Apr 22 '23 05:04 fredlarochelle

@fredlarochelle it wasn't a resource issue, but the script doesn't build well without conda. I may work on a PR for better portability, with aim for CI/CD and containers.

Apr 22 '23 07:04 leuc

@leuc Yeah, I know about conda + the GCC 11 requirement, however I had no luck with GCC 11, not consistent at all, got it working way better with GCC 9. We should probably have a look into the compiler flags used too.

Apr 22 '23 13:04 fredlarochelle

what are error messages? I would recommend to do the compilation in a docker container.

Apr 22 '23 20:04 jingxu10

what are error messages? I would recommend to do the compilation in a docker container.

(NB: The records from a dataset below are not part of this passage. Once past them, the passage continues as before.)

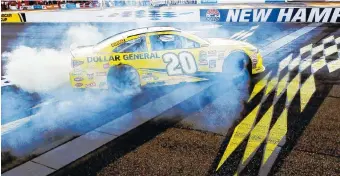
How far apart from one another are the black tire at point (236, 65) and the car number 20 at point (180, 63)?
78 cm

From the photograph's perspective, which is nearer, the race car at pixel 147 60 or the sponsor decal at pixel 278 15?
the race car at pixel 147 60

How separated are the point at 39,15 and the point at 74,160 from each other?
21.0 m

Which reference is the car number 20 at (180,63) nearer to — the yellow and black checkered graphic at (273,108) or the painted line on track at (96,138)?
the painted line on track at (96,138)

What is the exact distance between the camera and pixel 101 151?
5223 millimetres

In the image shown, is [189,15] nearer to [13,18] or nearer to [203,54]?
[203,54]

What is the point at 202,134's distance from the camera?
5.58m

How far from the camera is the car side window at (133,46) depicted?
7422 millimetres

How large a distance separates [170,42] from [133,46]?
822 mm

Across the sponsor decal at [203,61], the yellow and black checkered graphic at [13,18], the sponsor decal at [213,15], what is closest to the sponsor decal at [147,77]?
the sponsor decal at [203,61]

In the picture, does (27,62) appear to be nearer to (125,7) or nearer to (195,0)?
(125,7)

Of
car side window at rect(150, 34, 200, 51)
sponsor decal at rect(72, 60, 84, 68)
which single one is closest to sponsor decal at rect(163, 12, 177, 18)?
car side window at rect(150, 34, 200, 51)

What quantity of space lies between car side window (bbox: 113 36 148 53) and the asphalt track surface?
1.02m

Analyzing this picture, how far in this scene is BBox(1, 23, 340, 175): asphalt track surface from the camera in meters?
4.66

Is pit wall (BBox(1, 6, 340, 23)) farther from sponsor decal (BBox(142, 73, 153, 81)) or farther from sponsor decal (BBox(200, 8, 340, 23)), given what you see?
sponsor decal (BBox(142, 73, 153, 81))
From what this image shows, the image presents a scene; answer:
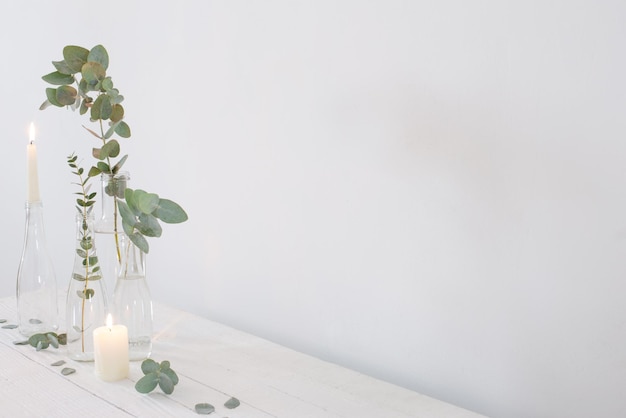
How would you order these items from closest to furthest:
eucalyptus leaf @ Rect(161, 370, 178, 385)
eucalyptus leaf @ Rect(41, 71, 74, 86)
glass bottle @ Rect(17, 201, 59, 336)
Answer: eucalyptus leaf @ Rect(161, 370, 178, 385) → eucalyptus leaf @ Rect(41, 71, 74, 86) → glass bottle @ Rect(17, 201, 59, 336)

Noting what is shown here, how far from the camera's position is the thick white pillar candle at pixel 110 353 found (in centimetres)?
111

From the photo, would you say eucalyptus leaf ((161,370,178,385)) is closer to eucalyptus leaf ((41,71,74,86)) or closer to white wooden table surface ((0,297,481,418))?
white wooden table surface ((0,297,481,418))

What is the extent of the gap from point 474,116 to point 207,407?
53 cm

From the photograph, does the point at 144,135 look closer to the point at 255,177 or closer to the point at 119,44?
the point at 119,44

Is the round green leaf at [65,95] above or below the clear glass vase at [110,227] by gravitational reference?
above

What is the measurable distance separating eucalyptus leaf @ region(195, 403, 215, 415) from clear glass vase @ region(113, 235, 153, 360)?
22 centimetres

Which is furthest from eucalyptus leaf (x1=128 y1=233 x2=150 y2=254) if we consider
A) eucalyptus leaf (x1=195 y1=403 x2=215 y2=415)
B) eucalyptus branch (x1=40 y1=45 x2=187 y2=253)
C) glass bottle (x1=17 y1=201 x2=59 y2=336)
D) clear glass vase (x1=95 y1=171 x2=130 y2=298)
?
glass bottle (x1=17 y1=201 x2=59 y2=336)

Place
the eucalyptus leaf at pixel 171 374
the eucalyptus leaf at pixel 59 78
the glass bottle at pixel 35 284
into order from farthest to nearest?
the glass bottle at pixel 35 284
the eucalyptus leaf at pixel 59 78
the eucalyptus leaf at pixel 171 374

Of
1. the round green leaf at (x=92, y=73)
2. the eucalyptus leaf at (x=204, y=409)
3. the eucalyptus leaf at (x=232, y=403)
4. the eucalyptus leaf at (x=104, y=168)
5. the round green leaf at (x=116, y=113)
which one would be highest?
the round green leaf at (x=92, y=73)

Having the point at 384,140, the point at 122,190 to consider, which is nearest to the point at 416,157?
the point at 384,140

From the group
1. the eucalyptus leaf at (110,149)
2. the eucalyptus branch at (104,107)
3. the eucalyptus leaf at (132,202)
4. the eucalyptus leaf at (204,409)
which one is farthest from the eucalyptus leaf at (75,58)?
the eucalyptus leaf at (204,409)

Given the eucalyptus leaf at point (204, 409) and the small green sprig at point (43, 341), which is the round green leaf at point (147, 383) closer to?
the eucalyptus leaf at point (204, 409)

addressed some build issues with PR https://github.com/intel/intel-extension-for-pytorch/pull/334

Apr 23 '23 00:04 leuc

I'm using a tiny test network that is just one linear layer. Using the updated build I still get:

/usr/local/lib/python3.10/dist-packages/torchvision/io/image.py:13: UserWarning: Failed to load image Python extension: warn(f"Failed to load image Python extension: {e}") /usr/local/lib/python3.10/dist-packages/intel_extension_for_pytorch/frontend.py:484: UserWarning: Split Master Weight feature is not supported on XPU for now, disabled. warnings.warn("Split Master Weight feature is not supported on XPU for now, disabled.") /usr/local/lib/python3.10/dist-packages/intel_extension_for_pytorch/frontend.py:500: UserWarning: Weight Prepack and Sample Input are both disabled on XPU. The Onednn Layout is automatically applied. warnings.warn( /usr/local/lib/python3.10/dist-packages/intel_extension_for_pytorch/frontend.py:506: UserWarning: For XPU, the optimize_lstm(replace lstm with ipex_lstm) is unsupported, so disable it

I don't know how this is possible because there's no LSTM at all!


import torch
from torch import nn
from torch.utils.data import DataLoader, Dataset
import math
import os
import glob
import random
import librosa
import soundfile as sf
import numpy as np


import intel_extension_for_pytorch as ipex

default_device = torch.device("xpu")



class DummyLayer(nn.Module):
    def __init__(self):
        super(DummyLayer, self).__init__()
        self.layer = nn.Linear(1, 1)
    
    def forward(self, src):
        src = src.unsqueeze(-1)
        src = self.layer(src)
        src = src.squeeze(-1)
        return src


model = DummyLayer()
model.to(default_device)
criterion = nn.MSELoss()
lr_factor = 0.1
optimizer = torch.optim.Adam(model.parameters(), lr=0.001)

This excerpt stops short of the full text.